--- Direction ---
Return every line of the listing below word for word, but leave the pictures out.

** begin **

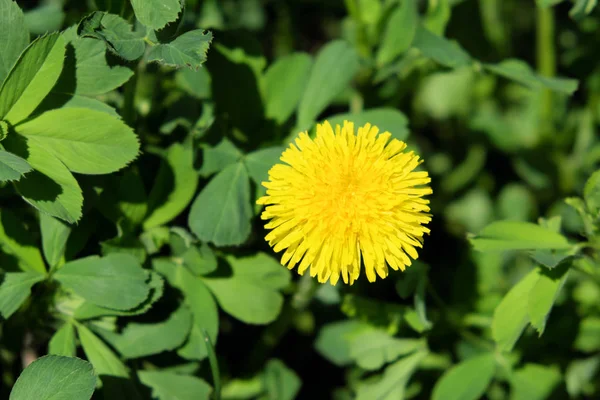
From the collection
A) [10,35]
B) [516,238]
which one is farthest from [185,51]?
[516,238]

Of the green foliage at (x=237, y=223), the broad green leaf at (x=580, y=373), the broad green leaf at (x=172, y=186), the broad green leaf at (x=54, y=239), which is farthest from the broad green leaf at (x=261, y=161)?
the broad green leaf at (x=580, y=373)

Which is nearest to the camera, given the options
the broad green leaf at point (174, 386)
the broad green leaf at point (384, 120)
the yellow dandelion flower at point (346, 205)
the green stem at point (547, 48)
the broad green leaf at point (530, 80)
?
the yellow dandelion flower at point (346, 205)

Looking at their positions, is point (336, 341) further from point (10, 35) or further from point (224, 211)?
point (10, 35)

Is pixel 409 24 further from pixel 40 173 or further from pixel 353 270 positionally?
pixel 40 173

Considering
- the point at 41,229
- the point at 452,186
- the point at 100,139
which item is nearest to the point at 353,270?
the point at 100,139

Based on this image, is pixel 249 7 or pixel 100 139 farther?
pixel 249 7

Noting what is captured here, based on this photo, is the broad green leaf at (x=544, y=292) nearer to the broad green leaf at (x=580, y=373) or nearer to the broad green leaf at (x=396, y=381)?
the broad green leaf at (x=396, y=381)

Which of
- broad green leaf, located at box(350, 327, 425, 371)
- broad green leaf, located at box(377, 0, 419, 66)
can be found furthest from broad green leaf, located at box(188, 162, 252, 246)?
broad green leaf, located at box(377, 0, 419, 66)
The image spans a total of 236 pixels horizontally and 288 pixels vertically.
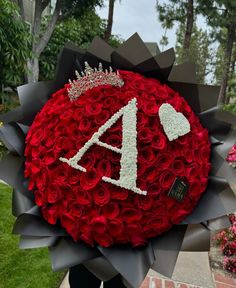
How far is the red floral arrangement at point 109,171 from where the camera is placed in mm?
1330

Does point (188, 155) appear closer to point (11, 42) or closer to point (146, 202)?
point (146, 202)

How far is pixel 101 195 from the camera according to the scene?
1323 millimetres

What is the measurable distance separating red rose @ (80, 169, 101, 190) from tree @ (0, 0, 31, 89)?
6.92m

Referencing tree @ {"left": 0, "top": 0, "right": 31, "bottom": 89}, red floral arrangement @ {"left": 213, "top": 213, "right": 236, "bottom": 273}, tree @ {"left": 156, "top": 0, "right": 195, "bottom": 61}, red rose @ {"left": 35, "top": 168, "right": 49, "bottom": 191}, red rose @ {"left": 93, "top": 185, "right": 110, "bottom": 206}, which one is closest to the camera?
red rose @ {"left": 93, "top": 185, "right": 110, "bottom": 206}

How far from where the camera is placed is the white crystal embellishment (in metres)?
1.41

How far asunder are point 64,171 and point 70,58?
1.83 feet

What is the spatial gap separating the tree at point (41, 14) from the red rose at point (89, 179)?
1028cm

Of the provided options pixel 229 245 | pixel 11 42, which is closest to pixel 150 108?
pixel 229 245

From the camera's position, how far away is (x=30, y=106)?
1676mm

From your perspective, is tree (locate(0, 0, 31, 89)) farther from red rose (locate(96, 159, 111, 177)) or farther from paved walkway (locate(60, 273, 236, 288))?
red rose (locate(96, 159, 111, 177))

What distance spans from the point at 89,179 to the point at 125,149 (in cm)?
18

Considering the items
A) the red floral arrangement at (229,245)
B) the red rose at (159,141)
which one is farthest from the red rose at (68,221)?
the red floral arrangement at (229,245)

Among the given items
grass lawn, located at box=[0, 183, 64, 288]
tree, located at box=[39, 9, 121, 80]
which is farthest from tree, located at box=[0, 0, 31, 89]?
grass lawn, located at box=[0, 183, 64, 288]

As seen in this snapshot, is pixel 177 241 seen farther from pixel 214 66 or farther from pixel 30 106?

** end **

--- Response for this exercise ---
From the collection
A) [10,35]
B) [516,238]
which one is farthest from [185,51]?
[516,238]

Of the green foliage at (x=237, y=223), the broad green leaf at (x=580, y=373), the broad green leaf at (x=172, y=186), the broad green leaf at (x=54, y=239), which is farthest from the broad green leaf at (x=261, y=161)?
the broad green leaf at (x=580, y=373)

Which is nearest to the camera, given the options
the broad green leaf at point (174, 386)
the broad green leaf at point (384, 120)
the yellow dandelion flower at point (346, 205)
the green stem at point (547, 48)
the broad green leaf at point (530, 80)
?
the yellow dandelion flower at point (346, 205)

Looking at their positions, is point (336, 341) further from point (10, 35) or further from point (224, 211)?
point (10, 35)

Is pixel 409 24 further from pixel 40 173 or further from pixel 353 270 positionally?
pixel 40 173

Considering
- the point at 41,229
- the point at 452,186
- the point at 100,139
which item is nearest to the point at 353,270?
the point at 100,139

Based on this image, is pixel 249 7 or pixel 100 139 farther?
pixel 249 7

Noting what is captured here, based on this photo, is the broad green leaf at (x=544, y=292) nearer to the broad green leaf at (x=580, y=373) or nearer to the broad green leaf at (x=396, y=381)?
the broad green leaf at (x=396, y=381)

Which of
- broad green leaf, located at box(350, 327, 425, 371)
- broad green leaf, located at box(377, 0, 419, 66)
can be found furthest from broad green leaf, located at box(188, 162, 252, 246)?
broad green leaf, located at box(377, 0, 419, 66)
The image spans a total of 236 pixels horizontally and 288 pixels vertically.
How far is the red floral arrangement at point 109,171 from where the camera is placed in mm?
1330

Does point (188, 155) appear closer to point (11, 42) or closer to point (146, 202)?
point (146, 202)

How far is pixel 101 195 from the camera according to the scene?
1323 millimetres

What is the measurable distance separating red rose @ (80, 169, 101, 190) from tree @ (0, 0, 31, 89)?
6.92m

Referencing tree @ {"left": 0, "top": 0, "right": 31, "bottom": 89}, red floral arrangement @ {"left": 213, "top": 213, "right": 236, "bottom": 273}, tree @ {"left": 156, "top": 0, "right": 195, "bottom": 61}, red rose @ {"left": 35, "top": 168, "right": 49, "bottom": 191}, red rose @ {"left": 93, "top": 185, "right": 110, "bottom": 206}, which one is closest to the camera?
red rose @ {"left": 93, "top": 185, "right": 110, "bottom": 206}

How far from where the camera is placed is the white crystal embellishment (in metres)?
1.41

How far asunder are point 64,171 and point 70,58?
1.83 feet

What is the spatial gap separating the tree at point (41, 14) from the red rose at point (89, 179)?
1028cm

Of the provided options pixel 229 245 | pixel 11 42, which is closest to pixel 150 108?
pixel 229 245

From the camera's position, how far away is (x=30, y=106)?
1676mm

From your perspective, is tree (locate(0, 0, 31, 89)) farther from red rose (locate(96, 159, 111, 177)) or farther from paved walkway (locate(60, 273, 236, 288))?
red rose (locate(96, 159, 111, 177))

What distance spans from the point at 89,179 to the point at 125,149 (in cm)?
18

Considering the items
A) the red floral arrangement at (229,245)
B) the red rose at (159,141)
which one is farthest from the red rose at (68,221)?
the red floral arrangement at (229,245)

Among the given items
grass lawn, located at box=[0, 183, 64, 288]
tree, located at box=[39, 9, 121, 80]
which is farthest from tree, located at box=[0, 0, 31, 89]?
grass lawn, located at box=[0, 183, 64, 288]

As seen in this snapshot, is pixel 177 241 seen farther from pixel 214 66 or farther from pixel 30 106?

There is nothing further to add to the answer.